- GIVEN ENTRIES:
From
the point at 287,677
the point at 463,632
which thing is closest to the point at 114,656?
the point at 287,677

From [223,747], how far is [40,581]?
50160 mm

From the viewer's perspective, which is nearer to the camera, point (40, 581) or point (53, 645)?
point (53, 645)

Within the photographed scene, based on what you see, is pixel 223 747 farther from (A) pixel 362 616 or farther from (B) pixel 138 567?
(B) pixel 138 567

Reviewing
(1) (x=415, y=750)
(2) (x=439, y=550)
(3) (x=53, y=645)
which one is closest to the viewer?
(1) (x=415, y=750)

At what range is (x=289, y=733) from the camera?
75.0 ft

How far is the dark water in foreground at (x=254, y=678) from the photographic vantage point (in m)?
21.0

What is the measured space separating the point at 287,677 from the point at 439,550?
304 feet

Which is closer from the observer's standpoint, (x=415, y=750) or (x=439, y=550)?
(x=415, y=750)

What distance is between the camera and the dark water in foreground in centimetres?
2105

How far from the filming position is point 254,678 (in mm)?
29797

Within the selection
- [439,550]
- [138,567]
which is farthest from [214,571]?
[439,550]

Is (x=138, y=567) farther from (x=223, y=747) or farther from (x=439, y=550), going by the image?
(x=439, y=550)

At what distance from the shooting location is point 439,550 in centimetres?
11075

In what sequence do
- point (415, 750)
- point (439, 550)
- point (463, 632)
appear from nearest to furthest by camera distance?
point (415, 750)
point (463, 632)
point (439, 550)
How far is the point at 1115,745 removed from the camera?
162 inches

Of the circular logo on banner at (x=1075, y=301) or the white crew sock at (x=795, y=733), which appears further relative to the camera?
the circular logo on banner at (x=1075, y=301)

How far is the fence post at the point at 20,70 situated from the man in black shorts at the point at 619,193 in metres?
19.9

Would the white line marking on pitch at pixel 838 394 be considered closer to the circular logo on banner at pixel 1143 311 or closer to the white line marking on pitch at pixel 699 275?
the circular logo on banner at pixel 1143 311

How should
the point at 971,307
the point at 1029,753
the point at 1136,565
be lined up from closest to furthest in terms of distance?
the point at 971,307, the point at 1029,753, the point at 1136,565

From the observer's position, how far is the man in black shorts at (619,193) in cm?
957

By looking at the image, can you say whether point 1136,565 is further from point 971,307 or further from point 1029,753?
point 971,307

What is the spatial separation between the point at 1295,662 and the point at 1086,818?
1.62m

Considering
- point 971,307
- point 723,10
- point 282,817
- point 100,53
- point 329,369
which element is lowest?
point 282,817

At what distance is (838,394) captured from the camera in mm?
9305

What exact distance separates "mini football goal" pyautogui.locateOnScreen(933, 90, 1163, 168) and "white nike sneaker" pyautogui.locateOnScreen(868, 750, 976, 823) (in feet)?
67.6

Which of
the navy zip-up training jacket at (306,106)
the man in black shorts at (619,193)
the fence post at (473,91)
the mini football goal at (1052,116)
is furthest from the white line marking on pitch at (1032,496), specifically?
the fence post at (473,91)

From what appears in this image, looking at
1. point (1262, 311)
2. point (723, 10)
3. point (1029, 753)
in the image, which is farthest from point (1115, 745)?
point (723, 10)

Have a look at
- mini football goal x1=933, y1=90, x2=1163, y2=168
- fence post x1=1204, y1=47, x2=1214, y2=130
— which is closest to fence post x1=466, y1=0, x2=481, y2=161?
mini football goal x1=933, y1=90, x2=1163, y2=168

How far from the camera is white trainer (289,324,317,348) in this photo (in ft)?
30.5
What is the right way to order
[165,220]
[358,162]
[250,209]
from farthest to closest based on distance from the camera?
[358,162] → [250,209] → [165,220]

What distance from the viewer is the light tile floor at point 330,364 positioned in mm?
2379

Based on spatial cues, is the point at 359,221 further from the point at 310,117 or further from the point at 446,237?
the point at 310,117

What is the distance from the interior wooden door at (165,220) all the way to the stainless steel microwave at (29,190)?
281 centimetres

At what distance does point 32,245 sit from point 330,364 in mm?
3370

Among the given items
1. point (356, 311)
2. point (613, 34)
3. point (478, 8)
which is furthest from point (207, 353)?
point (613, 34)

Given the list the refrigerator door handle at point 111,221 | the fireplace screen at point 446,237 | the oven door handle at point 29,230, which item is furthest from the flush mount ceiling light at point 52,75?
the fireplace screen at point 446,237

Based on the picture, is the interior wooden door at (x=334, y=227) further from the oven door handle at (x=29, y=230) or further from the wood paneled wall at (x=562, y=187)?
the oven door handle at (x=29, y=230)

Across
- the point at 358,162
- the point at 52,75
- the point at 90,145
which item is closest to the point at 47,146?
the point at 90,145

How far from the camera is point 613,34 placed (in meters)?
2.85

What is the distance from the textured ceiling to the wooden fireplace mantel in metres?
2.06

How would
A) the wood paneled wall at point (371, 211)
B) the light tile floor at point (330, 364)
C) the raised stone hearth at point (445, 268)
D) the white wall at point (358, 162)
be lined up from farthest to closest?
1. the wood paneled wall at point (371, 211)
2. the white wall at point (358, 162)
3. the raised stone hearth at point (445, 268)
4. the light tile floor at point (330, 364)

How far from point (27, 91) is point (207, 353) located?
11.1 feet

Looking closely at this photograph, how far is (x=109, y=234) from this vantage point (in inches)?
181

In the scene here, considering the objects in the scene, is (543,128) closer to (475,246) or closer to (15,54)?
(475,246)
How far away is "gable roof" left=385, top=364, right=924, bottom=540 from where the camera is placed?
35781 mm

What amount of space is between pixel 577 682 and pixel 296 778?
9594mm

- EXERCISE PROMPT: Edit the entries above so that each occurrence of "dark water in foreground" becomes "dark water in the foreground", leaving all other text unchanged.

- SOLUTION TO THIS TASK:
From
the point at 287,677
the point at 463,632
which thing is closest to the point at 114,656?
the point at 287,677

From [223,747], how far is [40,581]?
50160 mm

From the viewer's perspective, which is nearer to the camera, point (40, 581) or point (53, 645)?
point (53, 645)

Within the photographed scene, based on what you see, is pixel 223 747 farther from (A) pixel 362 616 or farther from (B) pixel 138 567?
(B) pixel 138 567

Reviewing
(1) (x=415, y=750)
(2) (x=439, y=550)
(3) (x=53, y=645)
which one is closest to the viewer?
(1) (x=415, y=750)

At what range is (x=289, y=733) from the camera?
75.0 ft

How far is the dark water in the foreground at (x=254, y=678) from the photographic vantage point (in m)?
21.0

What is the measured space separating the point at 287,677 from the point at 439,550?
304 feet

Which is closer from the observer's standpoint, (x=415, y=750) or (x=439, y=550)?
(x=415, y=750)

What distance is between the camera and the dark water in the foreground in centimetres?
2105

How far from the filming position is point 254,678 (in mm)?
29797

Within the selection
- [439,550]
- [138,567]
which is farthest from [214,571]?
[439,550]

Is (x=138, y=567) farther from (x=223, y=747) or farther from (x=439, y=550), going by the image?
(x=439, y=550)

At what distance from the shooting location is point 439,550 in centimetres?
11075

In what sequence do
- point (415, 750)
- point (439, 550)
- point (463, 632)
appear from nearest to furthest by camera distance?
point (415, 750)
point (463, 632)
point (439, 550)
How far is the point at 1115,745 removed from the camera?
162 inches

Of the circular logo on banner at (x=1075, y=301) or the white crew sock at (x=795, y=733), which appears further relative to the camera?
the circular logo on banner at (x=1075, y=301)

How far is the fence post at the point at 20,70 situated from the man in black shorts at the point at 619,193 in metres?
19.9

Would the white line marking on pitch at pixel 838 394 be considered closer to the circular logo on banner at pixel 1143 311 or closer to the white line marking on pitch at pixel 699 275?
the circular logo on banner at pixel 1143 311

How should
the point at 971,307
the point at 1029,753
the point at 1136,565
be lined up from closest to furthest in terms of distance?
the point at 971,307, the point at 1029,753, the point at 1136,565

From the observer's position, how far is the man in black shorts at (619,193) in cm?
957

By looking at the image, can you say whether point 1136,565 is further from point 971,307 or further from point 1029,753?
point 971,307

What is the spatial separation between the point at 1295,662 and the point at 1086,818?
1.62m

Considering
- point 971,307
- point 723,10
- point 282,817
- point 100,53
- point 329,369
which element is lowest?
point 282,817

At what distance is (838,394) captured from the camera in mm?
9305

What exact distance separates "mini football goal" pyautogui.locateOnScreen(933, 90, 1163, 168) and "white nike sneaker" pyautogui.locateOnScreen(868, 750, 976, 823) (in feet)?
67.6

Which of
the navy zip-up training jacket at (306,106)
the man in black shorts at (619,193)
the fence post at (473,91)
the mini football goal at (1052,116)
is furthest from the white line marking on pitch at (1032,496), specifically?
the fence post at (473,91)

From what appears in this image, looking at
1. point (1262, 311)
2. point (723, 10)
3. point (1029, 753)
in the image, which is farthest from point (1115, 745)?
point (723, 10)

Have a look at
- mini football goal x1=933, y1=90, x2=1163, y2=168
- fence post x1=1204, y1=47, x2=1214, y2=130
— which is closest to fence post x1=466, y1=0, x2=481, y2=161?
mini football goal x1=933, y1=90, x2=1163, y2=168

How far from the camera is white trainer (289,324,317,348) in this photo (in ft)?
30.5
What is the right way to order
[165,220]
[358,162]
[250,209]
from farthest to closest based on distance from the camera?
[358,162] → [250,209] → [165,220]

What distance from the viewer is the light tile floor at point 330,364 positioned in mm?
2379

Based on spatial cues, is the point at 359,221 further from the point at 310,117 or further from the point at 446,237?
the point at 310,117

What is the distance from the interior wooden door at (165,220) all the way to the stainless steel microwave at (29,190)?
281 centimetres

At what distance does point 32,245 sit from point 330,364 in mm?
3370

Among the given items
1. point (356, 311)
2. point (613, 34)
3. point (478, 8)
which is furthest from point (207, 353)?
point (613, 34)

Given the list the refrigerator door handle at point 111,221 | the fireplace screen at point 446,237 | the oven door handle at point 29,230, which item is furthest from the flush mount ceiling light at point 52,75?
the fireplace screen at point 446,237

Based on the picture, is the interior wooden door at (x=334, y=227) further from the oven door handle at (x=29, y=230) or further from the wood paneled wall at (x=562, y=187)?
the oven door handle at (x=29, y=230)

Across
- the point at 358,162
- the point at 52,75
- the point at 90,145
which item is closest to the point at 47,146?
the point at 90,145

How far from the camera is point 613,34 placed (in meters)?
2.85

What is the distance from the textured ceiling to the wooden fireplace mantel in metres?
2.06

How would
A) the wood paneled wall at point (371, 211)
B) the light tile floor at point (330, 364)
C) the raised stone hearth at point (445, 268)
D) the white wall at point (358, 162)
be lined up from farthest to closest?
1. the wood paneled wall at point (371, 211)
2. the white wall at point (358, 162)
3. the raised stone hearth at point (445, 268)
4. the light tile floor at point (330, 364)

How far from point (27, 91) is point (207, 353) located?
11.1 feet

Looking closely at this photograph, how far is (x=109, y=234) from this vantage point (in inches)?
181

In the scene here, considering the objects in the scene, is (543,128) closer to (475,246) or closer to (15,54)?
(475,246)
How far away is "gable roof" left=385, top=364, right=924, bottom=540 from where the camera is placed?
35781 mm

What amount of space is between pixel 577 682 and pixel 296 778?
9594mm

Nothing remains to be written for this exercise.